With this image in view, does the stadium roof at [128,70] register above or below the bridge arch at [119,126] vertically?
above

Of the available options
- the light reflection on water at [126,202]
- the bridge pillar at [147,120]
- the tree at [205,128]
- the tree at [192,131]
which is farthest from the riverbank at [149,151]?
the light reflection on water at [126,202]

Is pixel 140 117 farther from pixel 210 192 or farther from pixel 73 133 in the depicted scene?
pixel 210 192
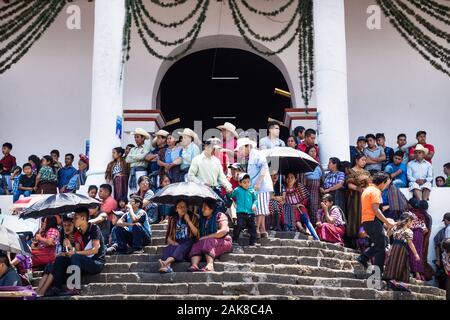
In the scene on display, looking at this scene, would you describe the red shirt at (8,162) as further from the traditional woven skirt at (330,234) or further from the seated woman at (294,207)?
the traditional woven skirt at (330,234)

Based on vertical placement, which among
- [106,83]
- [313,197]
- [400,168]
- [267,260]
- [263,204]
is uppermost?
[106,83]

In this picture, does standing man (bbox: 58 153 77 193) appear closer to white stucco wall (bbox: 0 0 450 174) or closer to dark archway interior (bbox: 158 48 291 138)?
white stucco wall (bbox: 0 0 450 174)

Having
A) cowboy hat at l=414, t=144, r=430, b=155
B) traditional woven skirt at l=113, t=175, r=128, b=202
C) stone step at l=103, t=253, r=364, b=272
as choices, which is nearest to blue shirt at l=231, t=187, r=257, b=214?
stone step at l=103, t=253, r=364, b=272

==

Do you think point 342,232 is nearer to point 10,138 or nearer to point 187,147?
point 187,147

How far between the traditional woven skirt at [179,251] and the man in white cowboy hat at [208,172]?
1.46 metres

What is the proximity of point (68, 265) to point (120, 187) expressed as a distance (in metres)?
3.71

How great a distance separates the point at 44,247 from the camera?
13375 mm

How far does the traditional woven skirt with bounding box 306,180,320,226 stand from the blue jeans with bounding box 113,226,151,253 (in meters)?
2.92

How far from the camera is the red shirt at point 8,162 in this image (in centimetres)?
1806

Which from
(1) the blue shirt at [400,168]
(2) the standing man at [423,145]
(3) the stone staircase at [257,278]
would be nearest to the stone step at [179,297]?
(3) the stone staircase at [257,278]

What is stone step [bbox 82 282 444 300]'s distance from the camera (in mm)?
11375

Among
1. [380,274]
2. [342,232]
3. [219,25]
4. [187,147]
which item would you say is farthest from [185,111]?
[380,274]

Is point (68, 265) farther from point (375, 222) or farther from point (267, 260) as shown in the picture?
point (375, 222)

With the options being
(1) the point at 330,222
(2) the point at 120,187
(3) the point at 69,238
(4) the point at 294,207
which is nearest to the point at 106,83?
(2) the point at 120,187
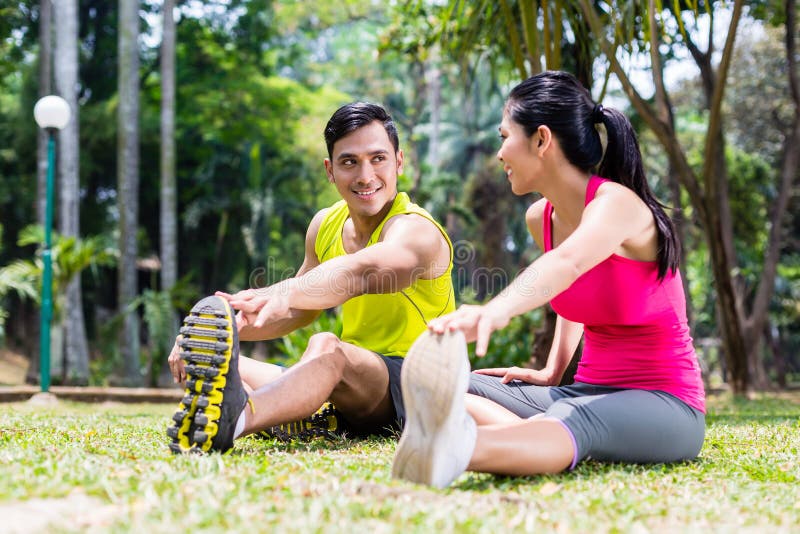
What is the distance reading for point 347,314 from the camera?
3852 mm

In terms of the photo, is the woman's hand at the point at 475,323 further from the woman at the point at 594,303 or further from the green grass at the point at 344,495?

---

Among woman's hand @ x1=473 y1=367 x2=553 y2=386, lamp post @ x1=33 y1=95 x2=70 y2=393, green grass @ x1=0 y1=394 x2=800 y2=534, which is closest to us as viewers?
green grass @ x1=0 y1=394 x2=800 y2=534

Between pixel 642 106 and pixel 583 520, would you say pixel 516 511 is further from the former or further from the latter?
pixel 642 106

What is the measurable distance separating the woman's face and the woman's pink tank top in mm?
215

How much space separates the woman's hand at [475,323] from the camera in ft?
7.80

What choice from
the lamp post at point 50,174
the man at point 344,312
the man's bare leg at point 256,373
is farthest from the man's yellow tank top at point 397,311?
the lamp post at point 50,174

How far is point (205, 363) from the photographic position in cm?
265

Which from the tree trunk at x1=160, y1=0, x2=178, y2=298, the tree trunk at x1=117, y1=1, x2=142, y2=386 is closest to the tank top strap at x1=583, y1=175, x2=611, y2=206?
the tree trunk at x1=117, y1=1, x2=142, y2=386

▶ **TUJUAN**
Pilih setiap baris di atas yang memuat kata "this", lalu salin baris-baris tersebut.

▶ **JAWABAN BENAR**
With this image in view, does the stadium roof at [128,70] register above or below the bridge arch at [119,126] vertically?
In the scene on display, looking at this scene, would you describe the red shirt at (8,162) as further from the traditional woven skirt at (330,234) or further from the seated woman at (294,207)?
In this picture, does standing man (bbox: 58 153 77 193) appear closer to white stucco wall (bbox: 0 0 450 174) or closer to dark archway interior (bbox: 158 48 291 138)?
How far from the camera is the red shirt at point 8,162 in this image (in centimetres)?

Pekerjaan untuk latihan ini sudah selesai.